## [Exercices à réaliser]
1. Dans la description, relevez tous les sujets énumérés dans le titre en majuscules qui annonce les réflexions, sans compter « ETC. ».
2. Recopiez mot pour mot le passage de la description qui va de « Description » jusqu'à « être resté inédit. » inclus.

## [Texte extrait]
----

Description
► RÉFLEXIONS SUR L’HISTOIRE, LES HOMMES, LA NOBLESSE, LES NATIONS, LES SYSTÈMES POLITIQUES, LA COLONISATION, LA RÉVOLUTION, ETC.
Ces réflexions et maximes étaient probablement destinées à être insérées dans les Mémoires ; mais ce manuscrit semble être resté inédit.
Cette Note commence par un aperçu sur « le magnifique règne de Louis quatorze. Le cahos cessa en sa personne ; il appella l’ordre et tout sembla se placer à sa voix. […] Tout s’agrandit tout s’éleva sous son règne »…
Mais ce bel édifice se dégrada ensuite :
« On exposait à la discussion publique des questions qui ébranlaient les fondemens de la société sous le spécieux prétexte de la reconnaître. On remit tout en question et on révoqua toutes choses en doute. Le gouvernement ordonnait, mais sans fermeté et sans plan. […] On a voulu faire faire à la science de l’homme les mêmes progrès que l’on avait vu faire aux sciences exactes et naturelles. On enfanta sistème sur sistème en morale comme en politique. On voulut déchirer tous les voiles sans penser que l’âge des illusions est pour les peuples comme pour les individus l’âge du bonheur »…
♦ La GUERRE D’INDÉPENDANCE AMÉRICAINE eut une grande influence : « On mit dans la balance les droits des peuples et ceux des souverains. […] La jeune noblesse française qui s’était enrolée sous les drapeaux de Washington s’attacha aux principes qu’elle venait de deffendre. […] elle avait senti que les services rendus à l’état et le mérite personnel étaient les seuls véritables titres de distinction et de gloire. Cette idée transportée en France y germa promptement. On dédaigna toute autre illustration, et le prestige de la noblesse héréditaire déjà très affaibli ne tarda pas à s’évanouir »…
Après des réflexions sur le piètre résultat des spéculations des hommes, il en vient à la vie sociale qui « a sa marche comme celle des particuliers. Toutes les nations d’Europe forment ensemble un sistème Général à l’influence duquel nulle d’elles ne peut se soustraire. […] La nature de mon travail exige que j’embrasse un certain espace.

----

## [Section des données]
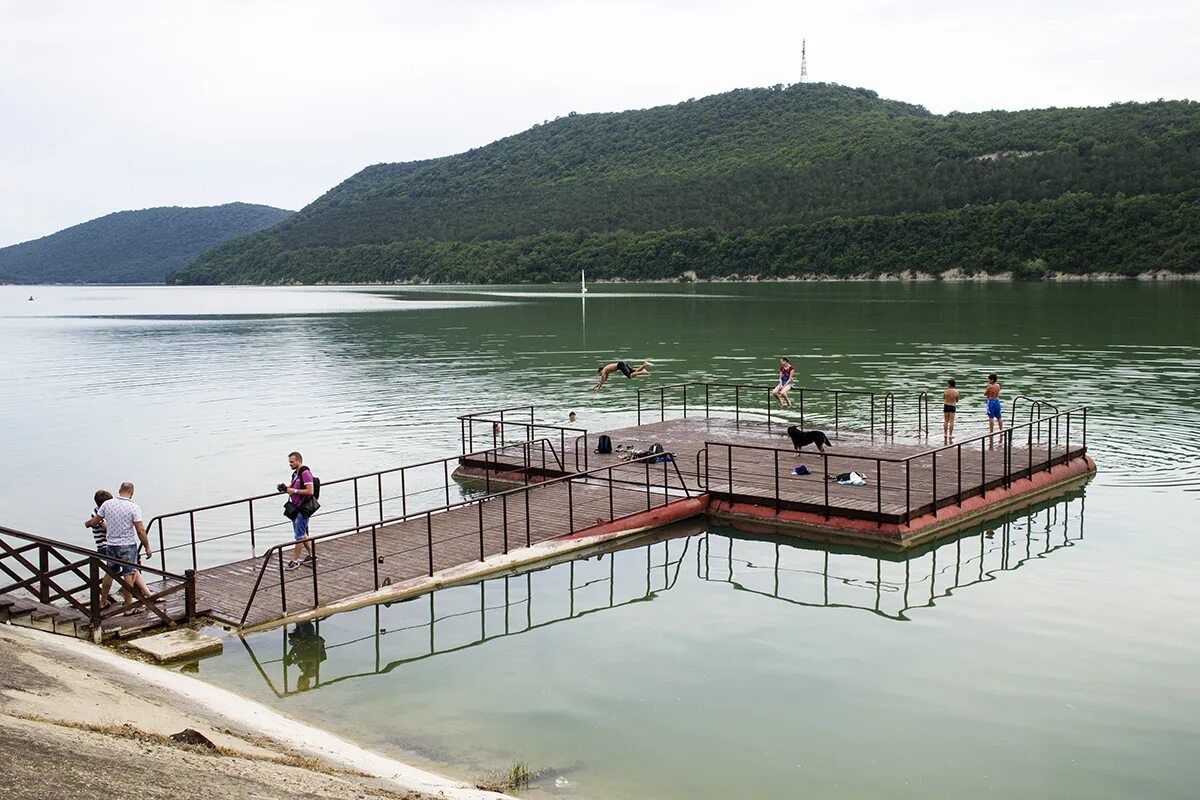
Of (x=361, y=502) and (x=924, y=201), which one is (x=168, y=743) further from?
(x=924, y=201)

----

## [Corrigé par exercice]
1. L'histoire, les hommes, la noblesse, les nations, les systèmes politiques, la colonisation, la révolution.

2.
Description
► RÉFLEXIONS SUR L’HISTOIRE, LES HOMMES, LA NOBLESSE, LES NATIONS, LES SYSTÈMES POLITIQUES, LA COLONISATION, LA RÉVOLUTION, ETC.
Ces réflexions et maximes étaient probablement destinées à être insérées dans les Mémoires ; mais ce manuscrit semble être resté inédit.